CONSIGNES DE L'EXERCICE ->
1 - Dans l'extrait sur le favoritisme dans la fonction publique, à quoi les charges de finances sont-elles comparées ?
2 - Poursuivez le texte sur le favoritisme dans la fonction publique à la suite de sa dernière phrase.

EXTRAIT SOURCE ->
Les services rendus, les titres professionnels, l'ancienneté ou la capacité ne comptent plus guère pour l'avancement. Le fonctionnaire proprement dit, le fonctionnaire qui s'acquitte de sa fonction, et qui a conquis son grade par des moyens légaux, devra se résigner à marquer le pas dans des postes médiocres, tandis que le premier venu, pourvu qu'il soit cousin, camarade, ou factotum d'un ministre, sera installé, d'emblée, dans des emplois immérités.

On peut dire que, depuis une quinzaine d'années, par la faiblesse des uns, par le cynisme des autres, le Trésor public fut soumis à un pillage savamment organisé.

Ouvrez par exemple l'Almanach national à la page où sont cataloguées les charges de finances, ces trésoreries, ces recettes, ces perceptions, qui sont les abbayes de la troisième République. Considérez le Conseil d'État, la Cour des Comptes, les cours de justice. C'est- trop souvent un rendez-vous d'anciens députés, d'anciens préfets, d'anciens chefs de cabinet, d'anciens agents élec

toraux. Tous les groupes de la Chambre s'y rencontrent dans un voisinage fraternel. C'est la vraie concentration. Chaque législature, en passant, a laissé là ses épaves. Chaque secrétaire d'État, en disparaissant, s'est assuré une sorte de survie en versant son cabinet particulier dans les affaires publiques, et en plaçant ses amis aux bons endroits, devant le guichet de la caisse nationale. Les premiers rangs de la hiérarchie sont ainsi occupés par les revenants et par les fantômes de tous les ministères morts. C'est à la fois lugubre, burlesque et odieux.

DONNÉES FOURNIES ->
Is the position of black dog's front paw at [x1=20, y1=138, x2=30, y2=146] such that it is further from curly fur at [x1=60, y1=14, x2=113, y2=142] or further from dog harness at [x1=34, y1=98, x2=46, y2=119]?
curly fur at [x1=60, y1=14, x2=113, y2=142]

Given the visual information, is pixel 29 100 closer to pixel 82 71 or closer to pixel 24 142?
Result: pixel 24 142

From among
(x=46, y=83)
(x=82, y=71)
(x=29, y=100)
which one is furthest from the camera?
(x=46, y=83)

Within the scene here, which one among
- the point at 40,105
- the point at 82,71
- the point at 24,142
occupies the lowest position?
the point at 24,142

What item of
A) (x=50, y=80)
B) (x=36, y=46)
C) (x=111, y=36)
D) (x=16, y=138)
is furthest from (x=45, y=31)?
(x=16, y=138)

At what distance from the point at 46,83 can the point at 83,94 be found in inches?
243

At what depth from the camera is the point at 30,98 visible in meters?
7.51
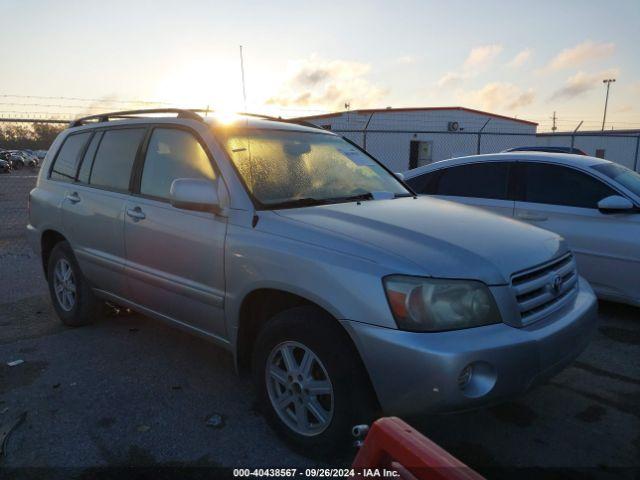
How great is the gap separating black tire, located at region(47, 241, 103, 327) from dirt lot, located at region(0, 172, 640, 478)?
135 millimetres

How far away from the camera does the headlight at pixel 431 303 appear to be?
2.23 meters

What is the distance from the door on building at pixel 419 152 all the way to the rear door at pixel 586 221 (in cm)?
2606

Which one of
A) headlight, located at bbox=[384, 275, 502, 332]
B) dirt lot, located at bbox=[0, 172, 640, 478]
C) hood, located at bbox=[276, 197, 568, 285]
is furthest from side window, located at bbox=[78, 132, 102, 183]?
headlight, located at bbox=[384, 275, 502, 332]

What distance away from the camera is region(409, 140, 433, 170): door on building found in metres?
30.7

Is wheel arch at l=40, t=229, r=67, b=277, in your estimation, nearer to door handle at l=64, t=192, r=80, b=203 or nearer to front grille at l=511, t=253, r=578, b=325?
door handle at l=64, t=192, r=80, b=203

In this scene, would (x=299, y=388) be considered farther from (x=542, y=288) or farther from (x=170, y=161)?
(x=170, y=161)

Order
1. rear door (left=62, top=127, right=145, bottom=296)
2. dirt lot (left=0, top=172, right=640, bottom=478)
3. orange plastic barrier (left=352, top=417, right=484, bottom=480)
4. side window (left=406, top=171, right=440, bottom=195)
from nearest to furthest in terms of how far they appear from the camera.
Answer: orange plastic barrier (left=352, top=417, right=484, bottom=480) < dirt lot (left=0, top=172, right=640, bottom=478) < rear door (left=62, top=127, right=145, bottom=296) < side window (left=406, top=171, right=440, bottom=195)

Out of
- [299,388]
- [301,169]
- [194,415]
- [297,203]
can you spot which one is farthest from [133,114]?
[299,388]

RÉPONSES ATTENDUES ->
1 - Aux abbayes de la troisième République.

2 -
En vérité cet Almanach national est inquiétant. Si j'étais fonctionnaire, je gémirais en songeant que les avenues de cet asile sont barrées, encombrées de toutes parts par la cohue des politiciens. Simple citoyen, je frémis en pensant que le vœu de la France entière est d'entrer là dedans, que l'ambition de notre pays se réduit, de plus en plus, à la quête des places...

Et je vois ce livre, jadis présentable, grossir, s'enfler, jusqu'à devenir la Bible des temps nouveaux, le dictionnaire des satisfaits, bref - pour parler l'argot des nouvelles couches le « Bottin de l'Assiette-au-beurre ».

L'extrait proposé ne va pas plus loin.